What to do: The required output consists solely of the lines from the line containing "How distant is" through the end of the records, copied exactly.

## BEGIN

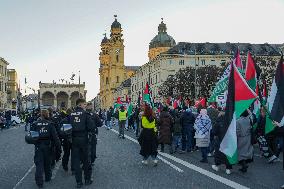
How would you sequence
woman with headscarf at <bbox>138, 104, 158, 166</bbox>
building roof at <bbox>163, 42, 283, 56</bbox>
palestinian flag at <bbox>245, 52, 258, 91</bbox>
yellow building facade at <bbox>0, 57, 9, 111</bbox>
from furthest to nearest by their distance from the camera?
yellow building facade at <bbox>0, 57, 9, 111</bbox> < building roof at <bbox>163, 42, 283, 56</bbox> < woman with headscarf at <bbox>138, 104, 158, 166</bbox> < palestinian flag at <bbox>245, 52, 258, 91</bbox>

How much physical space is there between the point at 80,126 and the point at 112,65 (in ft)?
425

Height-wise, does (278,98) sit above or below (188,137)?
above

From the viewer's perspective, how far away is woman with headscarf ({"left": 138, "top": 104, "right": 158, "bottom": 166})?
14297 mm

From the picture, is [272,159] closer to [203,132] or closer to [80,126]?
[203,132]

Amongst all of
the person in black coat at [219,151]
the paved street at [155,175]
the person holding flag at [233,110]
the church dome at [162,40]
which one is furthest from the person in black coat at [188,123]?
the church dome at [162,40]

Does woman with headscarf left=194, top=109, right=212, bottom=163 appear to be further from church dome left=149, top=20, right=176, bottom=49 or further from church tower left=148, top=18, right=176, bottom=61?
church dome left=149, top=20, right=176, bottom=49

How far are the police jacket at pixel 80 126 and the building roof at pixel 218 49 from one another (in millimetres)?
83216

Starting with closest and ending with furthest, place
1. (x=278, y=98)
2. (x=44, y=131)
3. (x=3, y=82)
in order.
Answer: (x=44, y=131) < (x=278, y=98) < (x=3, y=82)

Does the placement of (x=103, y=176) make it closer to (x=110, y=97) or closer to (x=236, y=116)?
(x=236, y=116)

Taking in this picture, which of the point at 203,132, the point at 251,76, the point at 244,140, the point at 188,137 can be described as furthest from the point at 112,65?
the point at 244,140

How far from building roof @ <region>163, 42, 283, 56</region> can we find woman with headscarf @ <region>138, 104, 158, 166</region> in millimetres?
79369

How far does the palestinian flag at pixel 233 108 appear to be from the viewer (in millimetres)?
11594

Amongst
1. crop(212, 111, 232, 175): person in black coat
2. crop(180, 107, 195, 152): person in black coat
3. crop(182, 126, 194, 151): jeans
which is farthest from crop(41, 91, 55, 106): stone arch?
crop(212, 111, 232, 175): person in black coat

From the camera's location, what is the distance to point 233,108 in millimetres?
11617
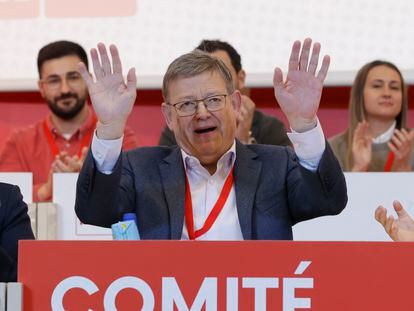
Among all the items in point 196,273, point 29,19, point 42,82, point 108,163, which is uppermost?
point 29,19

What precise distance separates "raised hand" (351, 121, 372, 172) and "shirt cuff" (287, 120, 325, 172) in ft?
6.38

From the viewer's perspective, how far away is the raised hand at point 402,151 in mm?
4277

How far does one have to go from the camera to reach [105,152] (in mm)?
2416

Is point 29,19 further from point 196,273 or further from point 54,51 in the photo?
point 196,273

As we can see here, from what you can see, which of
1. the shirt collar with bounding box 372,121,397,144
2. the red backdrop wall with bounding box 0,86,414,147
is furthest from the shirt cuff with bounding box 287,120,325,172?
the red backdrop wall with bounding box 0,86,414,147

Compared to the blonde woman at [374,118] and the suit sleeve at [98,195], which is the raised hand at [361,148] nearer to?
the blonde woman at [374,118]

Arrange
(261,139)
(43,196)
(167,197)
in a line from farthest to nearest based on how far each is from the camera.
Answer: (261,139) < (43,196) < (167,197)

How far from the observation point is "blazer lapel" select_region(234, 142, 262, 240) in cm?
250

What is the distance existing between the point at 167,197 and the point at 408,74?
2797 millimetres

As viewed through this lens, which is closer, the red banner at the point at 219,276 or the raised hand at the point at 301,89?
the red banner at the point at 219,276

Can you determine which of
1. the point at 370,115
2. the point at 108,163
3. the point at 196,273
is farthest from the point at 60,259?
the point at 370,115

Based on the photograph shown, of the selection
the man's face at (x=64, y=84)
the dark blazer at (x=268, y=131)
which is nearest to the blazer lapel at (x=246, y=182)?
the dark blazer at (x=268, y=131)

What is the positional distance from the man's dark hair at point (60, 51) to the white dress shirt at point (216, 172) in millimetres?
A: 2254

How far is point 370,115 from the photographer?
455cm
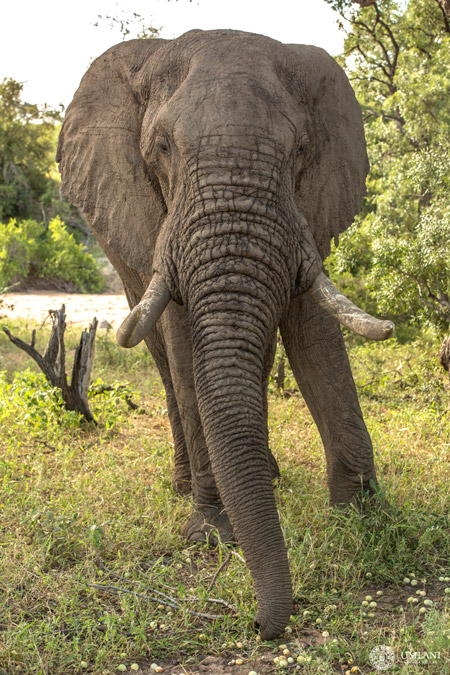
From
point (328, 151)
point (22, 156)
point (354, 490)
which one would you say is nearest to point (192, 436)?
point (354, 490)

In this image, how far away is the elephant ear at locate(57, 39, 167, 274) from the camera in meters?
4.29

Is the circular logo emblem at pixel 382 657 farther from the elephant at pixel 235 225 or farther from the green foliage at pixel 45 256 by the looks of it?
the green foliage at pixel 45 256

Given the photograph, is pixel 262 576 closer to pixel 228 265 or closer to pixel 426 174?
pixel 228 265

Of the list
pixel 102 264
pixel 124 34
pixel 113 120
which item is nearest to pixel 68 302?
pixel 102 264

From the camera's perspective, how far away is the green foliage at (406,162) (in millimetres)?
7641

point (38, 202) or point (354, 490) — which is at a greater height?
point (38, 202)

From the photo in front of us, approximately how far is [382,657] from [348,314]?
5.11 ft

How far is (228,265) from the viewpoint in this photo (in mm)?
3543

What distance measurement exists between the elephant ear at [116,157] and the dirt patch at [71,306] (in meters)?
8.71

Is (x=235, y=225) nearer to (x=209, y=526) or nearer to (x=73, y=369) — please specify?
(x=209, y=526)

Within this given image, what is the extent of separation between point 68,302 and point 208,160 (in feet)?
47.0

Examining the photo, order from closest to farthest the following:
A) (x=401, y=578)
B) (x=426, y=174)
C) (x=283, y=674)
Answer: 1. (x=283, y=674)
2. (x=401, y=578)
3. (x=426, y=174)

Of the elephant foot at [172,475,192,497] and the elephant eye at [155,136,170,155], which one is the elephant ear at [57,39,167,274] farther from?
the elephant foot at [172,475,192,497]

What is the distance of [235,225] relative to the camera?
3555 millimetres
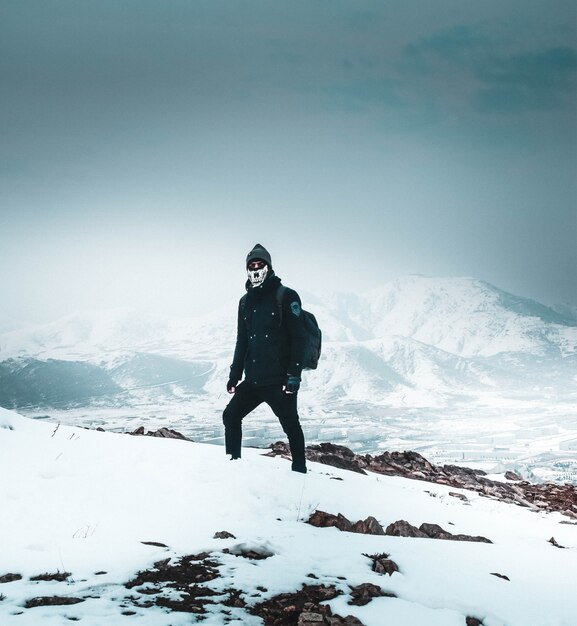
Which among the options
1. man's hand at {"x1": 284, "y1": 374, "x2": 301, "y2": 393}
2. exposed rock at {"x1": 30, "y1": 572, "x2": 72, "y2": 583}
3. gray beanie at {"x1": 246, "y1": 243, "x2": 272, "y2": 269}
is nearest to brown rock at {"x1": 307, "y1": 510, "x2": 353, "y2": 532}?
man's hand at {"x1": 284, "y1": 374, "x2": 301, "y2": 393}

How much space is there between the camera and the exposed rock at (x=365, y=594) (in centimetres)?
336

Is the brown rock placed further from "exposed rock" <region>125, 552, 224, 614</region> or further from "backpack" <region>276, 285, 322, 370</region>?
"backpack" <region>276, 285, 322, 370</region>

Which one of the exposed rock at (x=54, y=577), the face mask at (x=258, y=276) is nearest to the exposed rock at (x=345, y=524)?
the exposed rock at (x=54, y=577)

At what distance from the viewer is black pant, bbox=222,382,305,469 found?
7.34 m

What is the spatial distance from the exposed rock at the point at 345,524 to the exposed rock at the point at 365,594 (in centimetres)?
194

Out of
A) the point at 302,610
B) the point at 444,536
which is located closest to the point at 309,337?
the point at 444,536

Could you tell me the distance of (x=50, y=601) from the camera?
10.2 feet

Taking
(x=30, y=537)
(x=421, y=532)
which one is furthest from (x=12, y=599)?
(x=421, y=532)

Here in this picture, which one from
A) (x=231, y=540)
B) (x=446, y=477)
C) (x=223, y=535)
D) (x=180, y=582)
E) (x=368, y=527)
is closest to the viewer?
(x=180, y=582)

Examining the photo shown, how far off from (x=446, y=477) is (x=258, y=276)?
35.2ft

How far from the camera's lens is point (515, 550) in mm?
5281

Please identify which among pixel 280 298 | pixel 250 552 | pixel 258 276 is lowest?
pixel 250 552

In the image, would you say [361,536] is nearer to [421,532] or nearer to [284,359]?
[421,532]

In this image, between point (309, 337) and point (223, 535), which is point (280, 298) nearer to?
point (309, 337)
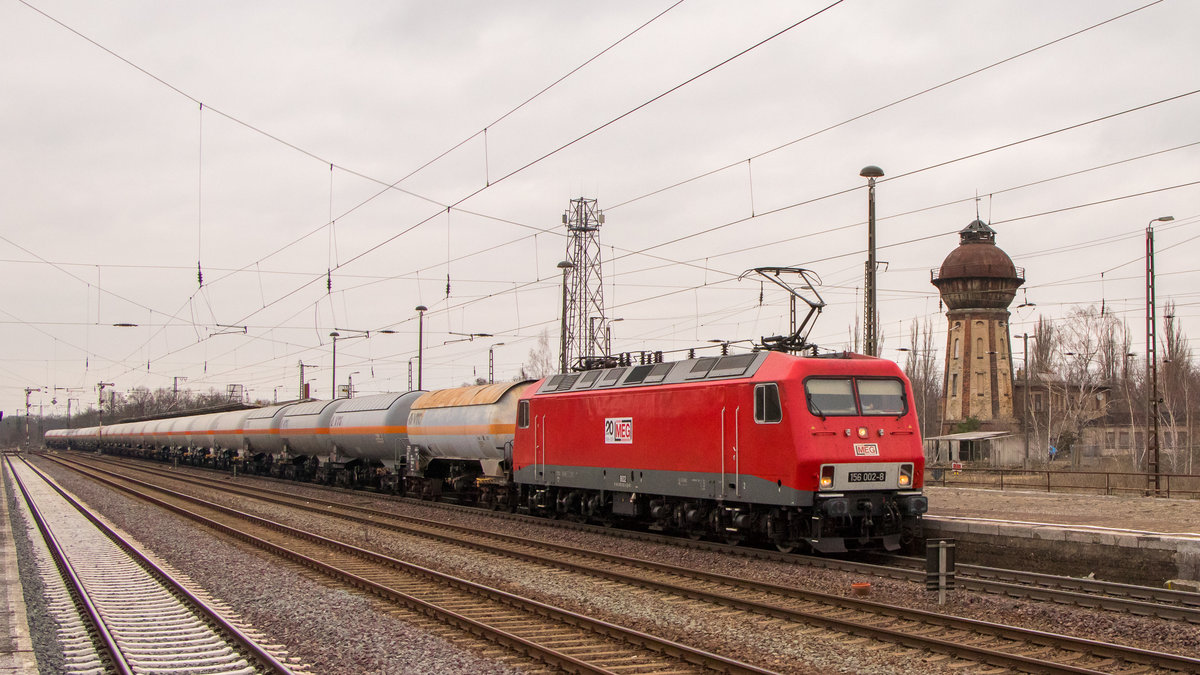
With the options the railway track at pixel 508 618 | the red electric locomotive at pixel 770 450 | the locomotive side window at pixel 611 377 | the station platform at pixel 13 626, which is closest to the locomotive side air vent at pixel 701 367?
the red electric locomotive at pixel 770 450

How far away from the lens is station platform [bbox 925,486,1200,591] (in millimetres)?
14203

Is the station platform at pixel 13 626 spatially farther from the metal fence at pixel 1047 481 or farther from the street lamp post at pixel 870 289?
the metal fence at pixel 1047 481

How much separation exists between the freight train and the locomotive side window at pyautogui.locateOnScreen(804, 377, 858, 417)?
0.02 m

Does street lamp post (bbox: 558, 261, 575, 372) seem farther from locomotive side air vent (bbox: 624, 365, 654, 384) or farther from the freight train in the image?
locomotive side air vent (bbox: 624, 365, 654, 384)

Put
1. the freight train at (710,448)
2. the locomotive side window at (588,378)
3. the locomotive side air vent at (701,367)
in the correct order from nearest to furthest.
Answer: the freight train at (710,448)
the locomotive side air vent at (701,367)
the locomotive side window at (588,378)

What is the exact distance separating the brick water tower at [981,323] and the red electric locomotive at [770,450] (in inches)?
1869

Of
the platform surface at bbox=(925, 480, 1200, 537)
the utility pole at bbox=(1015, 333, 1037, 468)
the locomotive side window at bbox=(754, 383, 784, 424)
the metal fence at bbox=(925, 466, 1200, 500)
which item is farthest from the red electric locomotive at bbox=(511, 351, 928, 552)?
the utility pole at bbox=(1015, 333, 1037, 468)

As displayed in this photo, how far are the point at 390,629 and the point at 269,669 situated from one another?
214cm

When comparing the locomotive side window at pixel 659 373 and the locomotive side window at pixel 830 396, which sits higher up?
the locomotive side window at pixel 659 373

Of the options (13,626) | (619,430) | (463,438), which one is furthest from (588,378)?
(13,626)

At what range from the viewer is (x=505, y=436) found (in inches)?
1075

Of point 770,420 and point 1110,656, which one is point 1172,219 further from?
point 1110,656

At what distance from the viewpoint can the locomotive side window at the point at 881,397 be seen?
1716 centimetres

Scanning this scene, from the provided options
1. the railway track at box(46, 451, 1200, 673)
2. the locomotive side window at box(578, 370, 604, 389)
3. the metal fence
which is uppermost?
the locomotive side window at box(578, 370, 604, 389)
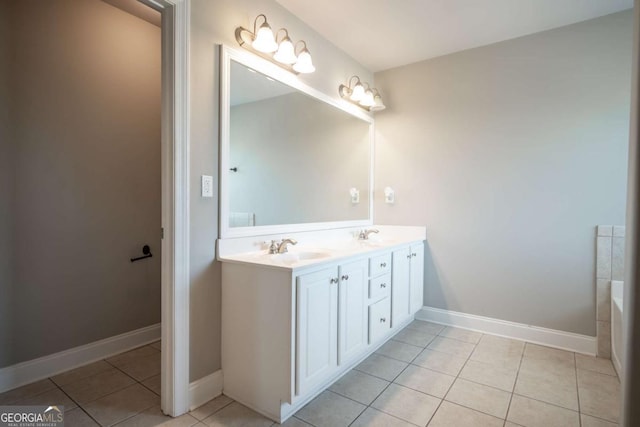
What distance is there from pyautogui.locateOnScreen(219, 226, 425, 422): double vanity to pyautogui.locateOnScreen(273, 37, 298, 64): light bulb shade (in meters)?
1.21

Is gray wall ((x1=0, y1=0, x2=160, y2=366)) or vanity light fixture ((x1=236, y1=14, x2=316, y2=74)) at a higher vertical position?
vanity light fixture ((x1=236, y1=14, x2=316, y2=74))

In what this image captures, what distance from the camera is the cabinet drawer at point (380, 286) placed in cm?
219

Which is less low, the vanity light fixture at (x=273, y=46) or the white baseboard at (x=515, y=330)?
the vanity light fixture at (x=273, y=46)

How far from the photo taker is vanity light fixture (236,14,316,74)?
191cm

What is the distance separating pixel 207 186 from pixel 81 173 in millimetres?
1091

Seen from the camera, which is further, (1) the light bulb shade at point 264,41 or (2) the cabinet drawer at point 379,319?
(2) the cabinet drawer at point 379,319

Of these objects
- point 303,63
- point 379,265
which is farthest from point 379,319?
point 303,63

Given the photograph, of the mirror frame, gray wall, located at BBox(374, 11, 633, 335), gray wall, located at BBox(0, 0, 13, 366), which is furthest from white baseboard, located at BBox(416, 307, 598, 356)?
gray wall, located at BBox(0, 0, 13, 366)

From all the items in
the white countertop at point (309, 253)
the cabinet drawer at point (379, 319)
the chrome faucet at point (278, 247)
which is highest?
the chrome faucet at point (278, 247)

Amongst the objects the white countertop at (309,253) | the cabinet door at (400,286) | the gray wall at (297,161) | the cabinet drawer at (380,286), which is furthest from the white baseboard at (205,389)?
the cabinet door at (400,286)

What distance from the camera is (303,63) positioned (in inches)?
86.0

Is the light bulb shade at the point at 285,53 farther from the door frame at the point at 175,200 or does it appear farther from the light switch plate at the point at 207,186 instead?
the light switch plate at the point at 207,186
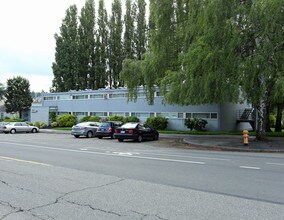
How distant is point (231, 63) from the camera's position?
58.0 feet

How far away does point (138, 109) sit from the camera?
122 ft

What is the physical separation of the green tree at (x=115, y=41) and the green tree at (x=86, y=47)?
3.17m

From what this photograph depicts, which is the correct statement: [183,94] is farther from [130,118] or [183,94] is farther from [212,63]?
[130,118]

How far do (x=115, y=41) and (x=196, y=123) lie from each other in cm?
2713

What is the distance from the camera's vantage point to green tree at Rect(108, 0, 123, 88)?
5344 centimetres

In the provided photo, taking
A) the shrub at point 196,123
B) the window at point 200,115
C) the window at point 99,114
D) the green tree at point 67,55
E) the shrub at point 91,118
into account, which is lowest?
the shrub at point 196,123

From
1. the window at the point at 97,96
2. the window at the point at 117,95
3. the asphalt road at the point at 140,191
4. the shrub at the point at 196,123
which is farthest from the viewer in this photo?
the window at the point at 97,96

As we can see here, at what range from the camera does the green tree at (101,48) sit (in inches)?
2153

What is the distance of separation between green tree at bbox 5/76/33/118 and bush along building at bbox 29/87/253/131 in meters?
10.8

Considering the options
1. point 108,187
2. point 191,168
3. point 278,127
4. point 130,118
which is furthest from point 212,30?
point 130,118

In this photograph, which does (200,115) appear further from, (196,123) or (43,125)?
(43,125)

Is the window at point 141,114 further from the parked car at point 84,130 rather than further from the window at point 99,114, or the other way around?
the parked car at point 84,130

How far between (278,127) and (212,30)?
1755 cm

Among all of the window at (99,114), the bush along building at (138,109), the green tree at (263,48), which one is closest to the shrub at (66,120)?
the bush along building at (138,109)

## END

Result of this exercise:
How distant is point (231, 63) from the camera's position?
58.0 feet

How far away does point (138, 109) sit from the camera?
122 ft

What is the physical separation of the green tree at (x=115, y=41) and the green tree at (x=86, y=47)?
3.17m

From what this photograph depicts, which is the correct statement: [183,94] is farther from [130,118] or [183,94] is farther from [212,63]?
[130,118]

How far do (x=115, y=41) and (x=196, y=123) lie from each other in cm?
2713

What is the distance from the camera's vantage point to green tree at Rect(108, 0, 123, 88)?
5344 centimetres

In the provided photo, taking
A) the shrub at point 196,123
B) the window at point 200,115
C) the window at point 99,114
D) the green tree at point 67,55
E) the shrub at point 91,118
into account, which is lowest?
the shrub at point 196,123

From
1. the window at the point at 97,96
2. the window at the point at 117,95
3. the asphalt road at the point at 140,191
4. the shrub at the point at 196,123
which is farthest from the viewer in this photo?
the window at the point at 97,96

As we can see here, at what range from the camera does the green tree at (101,48) sit (in inches)?
2153

What is the distance of separation between green tree at bbox 5/76/33/118 and bush along building at bbox 29/87/253/131 in meters?
10.8

Considering the options
1. point 108,187
2. point 191,168
3. point 278,127
4. point 130,118
which is furthest from point 212,30?
point 130,118

In this photograph, which does (200,115) appear further from, (196,123) or (43,125)?
(43,125)

Is the window at point 141,114 further from the parked car at point 84,130 rather than further from the window at point 99,114, or the other way around?
the parked car at point 84,130

How far between (278,127) and (212,30)?
1755 cm

Among all of the window at (99,114), the bush along building at (138,109), the green tree at (263,48), which one is closest to the shrub at (66,120)?
the bush along building at (138,109)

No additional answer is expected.